EXERCISE SET:
1. Name every author listed for the article in the Klotho protein review text.
2. Please carry on with the Klotho protein review text, picking up right after its last sentence.

SUPPLIED TEXT:
====
Klotho Protein Decreases MMP-Mediated Degradation of Contractile Proteins during Ischaemia/Reperfusion Injury to the Cardiomyocytes

Int. J. Mol. Sci. 2022, 23(24), 15450; https://doi.org/10.3390/ijms232415450
by Agnieszka Olejnik, Anna Krzywonos-Zawadzka, Marta Banaszkiewicz and Iwona Bil-Lula *
Reviewer 2:
Int. J. Mol. Sci. 2022, 23(24), 15450; https://doi.org/10.3390/ijms232415450
Submission received: 27 October 2022 / Revised: 26 November 2022 / Accepted: 6 December 2022 / Published: 7 December 2022
(This article belongs to the Special Issue Cellular and Molecular Biology of Heart Diseases)

Round 1

Reviewer 1 Report

Review of the article “Klotho protein decreases MMP-mediated degradation of contractile proteins during ischaemia/reperfusion injury of the cardiomyocytes”

The study was conducted on a topical issue and is of undoubted scientific interest. Recently, the Klotho protein has received much attention in research both in pathophysiological and pharmacological aspects.

The design is logical, the experiments are performed at a high level, the goal set within the framework of the study has been achieved. However, as the authors noted, the additional studies in vivo are needed to confidently speak about the cardioprotective effect of the Klotho protein during ischemia/reperfusion.

The comments:

1.         In the section “Results”, the authors wrote «Klotho protein significantly influenced on degradation and release of TnI from the 238 cells during IRI (Fig. 6A). There was a positive correlation between TnI release and 239 MMP-2 activation (p=0.0212, r=0.41) (Fig. 6B), confirming the role of MMP-2 in cardiac 240 damage during IRI».

In our opinion, such a weak correlation r=0.41 should not be taken into account. It is necessary to pay attention to the correlation between the other indicators, in all cases it does not reach 0.7. This should only be interpreted as medium-strength relationships between variables.
====
SUPPLIED DATA:

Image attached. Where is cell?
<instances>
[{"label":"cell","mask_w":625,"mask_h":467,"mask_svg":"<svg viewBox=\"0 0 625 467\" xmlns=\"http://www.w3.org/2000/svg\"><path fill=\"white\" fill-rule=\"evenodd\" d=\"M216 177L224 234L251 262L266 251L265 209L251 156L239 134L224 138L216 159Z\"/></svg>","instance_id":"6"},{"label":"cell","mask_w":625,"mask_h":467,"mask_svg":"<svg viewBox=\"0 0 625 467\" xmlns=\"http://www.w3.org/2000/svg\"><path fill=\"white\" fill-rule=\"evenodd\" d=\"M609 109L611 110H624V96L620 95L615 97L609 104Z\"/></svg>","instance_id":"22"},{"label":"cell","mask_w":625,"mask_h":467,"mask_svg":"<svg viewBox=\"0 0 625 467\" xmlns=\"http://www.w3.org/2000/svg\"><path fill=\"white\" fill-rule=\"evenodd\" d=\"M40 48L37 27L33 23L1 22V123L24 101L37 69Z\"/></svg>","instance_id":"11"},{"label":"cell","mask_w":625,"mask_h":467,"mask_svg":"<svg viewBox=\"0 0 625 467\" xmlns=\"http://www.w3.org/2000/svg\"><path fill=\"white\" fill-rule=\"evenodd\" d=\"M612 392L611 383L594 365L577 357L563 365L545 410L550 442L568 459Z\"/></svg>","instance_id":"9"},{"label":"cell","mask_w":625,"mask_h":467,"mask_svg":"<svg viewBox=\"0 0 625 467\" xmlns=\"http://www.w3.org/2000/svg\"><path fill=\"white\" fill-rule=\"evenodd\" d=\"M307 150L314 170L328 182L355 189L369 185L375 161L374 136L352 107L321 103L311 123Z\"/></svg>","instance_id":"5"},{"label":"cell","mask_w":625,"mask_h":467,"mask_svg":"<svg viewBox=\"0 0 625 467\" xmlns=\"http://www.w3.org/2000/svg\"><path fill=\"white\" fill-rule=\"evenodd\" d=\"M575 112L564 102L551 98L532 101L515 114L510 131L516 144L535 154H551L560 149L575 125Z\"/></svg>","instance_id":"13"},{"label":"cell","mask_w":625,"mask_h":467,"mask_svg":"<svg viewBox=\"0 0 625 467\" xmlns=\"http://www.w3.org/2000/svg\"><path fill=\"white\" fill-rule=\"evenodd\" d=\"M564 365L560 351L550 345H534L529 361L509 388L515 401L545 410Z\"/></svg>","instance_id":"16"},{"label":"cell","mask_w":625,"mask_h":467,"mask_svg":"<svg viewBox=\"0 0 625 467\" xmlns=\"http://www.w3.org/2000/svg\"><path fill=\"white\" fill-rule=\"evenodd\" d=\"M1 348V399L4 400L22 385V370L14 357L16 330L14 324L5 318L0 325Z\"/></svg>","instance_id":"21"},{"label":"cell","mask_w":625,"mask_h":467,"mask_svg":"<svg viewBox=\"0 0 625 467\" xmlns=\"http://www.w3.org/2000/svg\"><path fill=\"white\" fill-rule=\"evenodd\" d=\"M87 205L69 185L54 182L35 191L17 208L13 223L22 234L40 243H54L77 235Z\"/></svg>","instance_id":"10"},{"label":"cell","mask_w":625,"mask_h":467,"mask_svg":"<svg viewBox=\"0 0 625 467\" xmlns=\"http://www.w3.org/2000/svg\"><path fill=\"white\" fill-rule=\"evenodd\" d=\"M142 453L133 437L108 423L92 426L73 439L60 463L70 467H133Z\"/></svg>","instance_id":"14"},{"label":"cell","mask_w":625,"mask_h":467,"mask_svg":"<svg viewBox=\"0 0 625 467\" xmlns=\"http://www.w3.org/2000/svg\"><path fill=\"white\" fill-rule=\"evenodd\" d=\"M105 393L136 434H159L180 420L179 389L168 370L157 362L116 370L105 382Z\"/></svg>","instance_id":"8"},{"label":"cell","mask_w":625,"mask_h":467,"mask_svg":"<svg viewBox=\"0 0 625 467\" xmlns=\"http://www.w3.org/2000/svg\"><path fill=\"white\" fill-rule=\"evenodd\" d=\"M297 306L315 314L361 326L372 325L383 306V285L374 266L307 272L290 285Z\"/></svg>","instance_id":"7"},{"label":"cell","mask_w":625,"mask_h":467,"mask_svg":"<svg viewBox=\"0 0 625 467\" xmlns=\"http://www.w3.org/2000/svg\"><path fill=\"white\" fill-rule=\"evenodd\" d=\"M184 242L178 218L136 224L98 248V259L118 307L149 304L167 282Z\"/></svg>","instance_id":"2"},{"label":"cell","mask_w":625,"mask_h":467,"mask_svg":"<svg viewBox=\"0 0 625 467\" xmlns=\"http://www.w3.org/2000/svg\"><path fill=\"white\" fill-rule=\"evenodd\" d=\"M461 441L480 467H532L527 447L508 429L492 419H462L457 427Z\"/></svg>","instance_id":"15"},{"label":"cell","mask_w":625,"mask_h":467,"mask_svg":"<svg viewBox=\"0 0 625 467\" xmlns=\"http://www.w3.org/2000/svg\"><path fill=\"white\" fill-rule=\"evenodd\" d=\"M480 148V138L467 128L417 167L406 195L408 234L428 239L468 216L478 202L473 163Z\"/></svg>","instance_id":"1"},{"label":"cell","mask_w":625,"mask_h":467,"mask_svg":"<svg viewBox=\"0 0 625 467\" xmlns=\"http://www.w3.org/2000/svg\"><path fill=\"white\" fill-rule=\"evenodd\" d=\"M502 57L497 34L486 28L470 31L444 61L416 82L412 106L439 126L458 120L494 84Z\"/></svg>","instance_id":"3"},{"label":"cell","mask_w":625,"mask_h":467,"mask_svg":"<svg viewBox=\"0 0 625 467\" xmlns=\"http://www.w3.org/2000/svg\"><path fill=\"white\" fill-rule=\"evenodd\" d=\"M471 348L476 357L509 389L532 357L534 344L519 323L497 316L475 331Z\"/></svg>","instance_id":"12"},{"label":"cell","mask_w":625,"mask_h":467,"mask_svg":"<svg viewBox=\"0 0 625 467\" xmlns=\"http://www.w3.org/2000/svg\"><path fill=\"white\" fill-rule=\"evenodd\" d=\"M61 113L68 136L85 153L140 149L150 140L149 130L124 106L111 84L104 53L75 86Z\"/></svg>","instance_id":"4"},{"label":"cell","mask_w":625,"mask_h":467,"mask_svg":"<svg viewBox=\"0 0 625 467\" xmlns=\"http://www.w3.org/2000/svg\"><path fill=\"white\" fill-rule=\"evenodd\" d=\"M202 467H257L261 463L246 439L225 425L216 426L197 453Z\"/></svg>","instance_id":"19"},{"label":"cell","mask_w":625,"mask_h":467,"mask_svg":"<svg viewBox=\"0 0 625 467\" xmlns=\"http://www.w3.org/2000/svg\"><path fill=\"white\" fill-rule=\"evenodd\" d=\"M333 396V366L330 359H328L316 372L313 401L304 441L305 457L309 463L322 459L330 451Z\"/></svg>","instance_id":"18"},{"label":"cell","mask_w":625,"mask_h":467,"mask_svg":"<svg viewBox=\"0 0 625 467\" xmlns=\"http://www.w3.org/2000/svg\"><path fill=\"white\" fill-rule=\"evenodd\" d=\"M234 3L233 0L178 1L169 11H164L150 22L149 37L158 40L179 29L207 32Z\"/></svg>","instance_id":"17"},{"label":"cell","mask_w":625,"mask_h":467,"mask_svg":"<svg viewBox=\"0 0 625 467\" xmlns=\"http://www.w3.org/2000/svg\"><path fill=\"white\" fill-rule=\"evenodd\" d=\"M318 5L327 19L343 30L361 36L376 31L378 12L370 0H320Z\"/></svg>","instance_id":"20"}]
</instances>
====
ANSWER SECTION:
1. Agnieszka Olejnik, Anna Krzywonos-Zawadzka, Marta Banaszkiewicz, Iwona Bil-Lula

2.
2.         What can explain the lack of difference in TnI and MLC1 concentration between the aerobic control and IRI groups? Were they also used as markers of damage to cardiomyocytes? Probably  damage was absent?

3.         The clarification of the correlation analysis is needed; how was it performed? Why does the number of samples in the figure captions not match the number of points on the graphs analyzing the correlation? What does n mean and what do these dots mean?

4  Section 4 is called Discussio, it is an error.

The article needs to be improved.

Author Response

Please see the attachment.

Author Response File: Author Response.pdf

Reviewer 2 Report

 

   Limitation of the study is that it is all in vitro using cell lines and not primary cells. The cells used do not appear to have classical cardiomyocyte structures or morphology.

·      Westerns should be used to assess MMP protein levels. Immunofluorescence staining did not show the changes clearly.  Zymography only showed very modest differences in activity

·        Effect on cell survival should be assessed

·         Release of contractile proteins is associated with cellular necrosis.  This show be examined.

·         Was cellular proliferation altered?

·         Many correlations are presented but causal relationships between them are not shown

 

Moderate editing for English/grammar is required (see below):

·         “FGF23. It shows the 47 activity of β-glucuronidase and sialidase, and modifies the renal and intestinal ion 48 transporters12.”    What is meant by this sentence is unclear.  Appears to be a sentence fragment.

·         “We have previously reported that compensative production of Klotho takes 51 place in the cardiomyocytes subjected to IRI17.”  Not clear what is meant by compensative in this sentence

·          

Author Response

Please see the attachment.

Author Response File: Author Response.pdf

Round 2

Reviewer 2 Report

My previous concerns were addressed.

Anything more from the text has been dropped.